A noter une intrication croisée des conseils d’administration des différentes structures membres du pôle qui rassemblent elles-mêmes d’autres acteurs de l’ESS (une AMAP par exemple au sein de Remue-Méninges).

Fonctionnement économique

Culture & Coopération a un chiffre d’affaire d’environ 200 000€ et emploie 7 personnes (6,3 ETP). Le financement du pôle est constitué de trois sources : des fonds publics, les cotisations et services facturés aux membres et les prestations effectuées sur les marchés privés.

Les financements publics représentent environ 50% du budget de fonctionnement du pôle. La région Rhône-Alpes et Saint-Étienne Métropole en sont les principaux soutiens, respectivement 30 000 euros et 40 000 €, tandis que la Ville de Saint-Étienne le finance à hauteur de 6 000 €.

Les ressources propres, sous forme de cotisations, correspondent à un montant de 10 000 €. Le pôle reçoit une subvention de l’État depuis 2014 en tant que lauréat du 1er appel à projet gouvernemental PTCE.

Pour rappel, les onze structures membres du pôle salarient 53 ETP et impliquent environ 300 personnes (coopérateurs, bénévoles, associés…) pour un chiffre d’affaires global de 4 millions d’euros.

Logiques de coopération

La logique de coopération qui préexistait depuis 2006 à travers une vingtaine d’organisations culturelles du territoire engagées dans des actions d’intérêts collectifs ont forgé une culture commune de coopération. La création du pôle a accentué les processus de partage d’outils et de méthodes.

Cette coopération est stratégique car la gestion du compte d’exploitation du pôle passe par le débat collectif. La confiance et l’interconnaissance développées entre les membres au fil des années, comme le rôle d’animation de l’équipe salariée du pôle, concourent à l’efficacité des formes de coopération. La logique de coopération est axée sur l’intelligence collective, avec pour focale une bonne gestion des ressources publiques et de l’intérêt collectif, ce qui favorise une émergence d‘initiatives pertinentes.

Logiques d’innovation

Le Mixeur, lieu expérimental de coopération et d’innovation, est certainement l’action aboutie la plus significative des logiques d’innovation.

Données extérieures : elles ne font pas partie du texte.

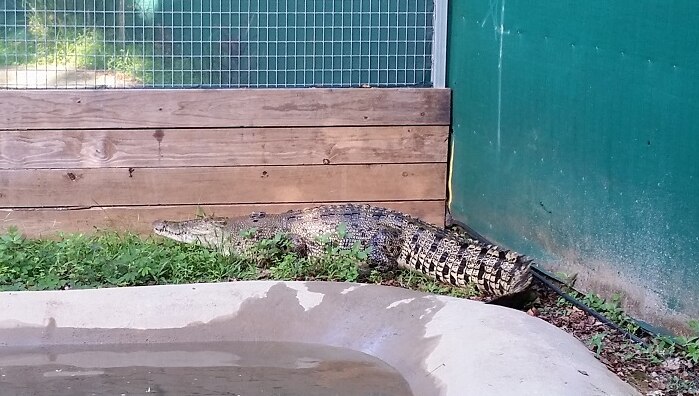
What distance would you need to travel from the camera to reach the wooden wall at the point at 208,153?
5461 millimetres

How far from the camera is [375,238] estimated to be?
5.26 meters

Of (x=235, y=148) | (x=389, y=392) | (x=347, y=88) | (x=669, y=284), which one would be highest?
(x=347, y=88)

Ce lieu s’est donné pour objectif de répondre aux enjeux sociétaux de la diversité culturelle, de l’attractivité créative et innovation collaborative et libre. Il mêle différentes filières : créatives, culturelle, hautes technologies. Il offre des services innovants centrés sur ses usagers, des personnes physiques (publics spécialiste et non-spécialistes, étudiants et professionnels), comme des personnes morales (enseignement supérieur, entreprises, associations, collectivités publiques). Le Mixeur développe un ensemble de formats de services, d’animations et d’événements multiples, travaillant à la fois à la mixité des publics et au décloisonnement de filières connexes. Il comprend un espace de coworking en accès libre et une pépinière de 27 entreprises créatives. Il offre une programmation orientée vers les arts numériques, le design et l’innovation (conférences, résidences artistiques, séminaires). Le Mixeur organise régulièrement des workshops dédiés à l’innovation et au développement créatif, entrepreneurial et social. Culture & Coopération le co-pilote avec Saint-Étienne Métropole et OpenScop (SCOP), assembleur de compétences numériques sur les questions du travail nomade.

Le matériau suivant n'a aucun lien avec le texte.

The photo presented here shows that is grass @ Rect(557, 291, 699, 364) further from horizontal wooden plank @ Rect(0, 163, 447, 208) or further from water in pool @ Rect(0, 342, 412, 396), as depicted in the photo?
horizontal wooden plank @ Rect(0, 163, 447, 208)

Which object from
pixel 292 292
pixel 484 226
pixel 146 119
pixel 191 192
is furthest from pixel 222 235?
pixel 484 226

La réussite de cet équipement repose fortement sur un travail d’animation de réseau, compétence reconnue à Culture & Coopération.

Enjeux

Un des enjeux sera l’élargissement du cercle des membres vers une régénérescence propice à la créativité, à la transmission et à la richesse humaine et économique. Cette intégration de nouveaux adhérents devra faire l’objet d’un accompagnement soutenu par le pôle pour réussir une intégration dans les logiques de coopération.

La particularité de Culture & Coopération se trouve dans sa diversité et sa complexité, ce qui en fait certainement sa force. Il est nécessaire de défendre cette profusion créatrice, à l’encontre des simplifications souhaitées parfois par les institutions et d’autres acteurs afin d’en avoir une lecture plus facile.

Culture & Coopération travaille en étroite collaboration avec les collectivités territoriales, notamment Saint-Étienne Métropole, porteurs de nombreux projets structurants. Les alternances de majorité politique pourraient avoir un impact sur les activités du pôle.

Projets

Le plan d’action 2014-2016 prévoit la constitution d’un fonds mutualisé de relais financier pour suppléer les éventuelles défaillances de fonds propres des entreprises et associations membres.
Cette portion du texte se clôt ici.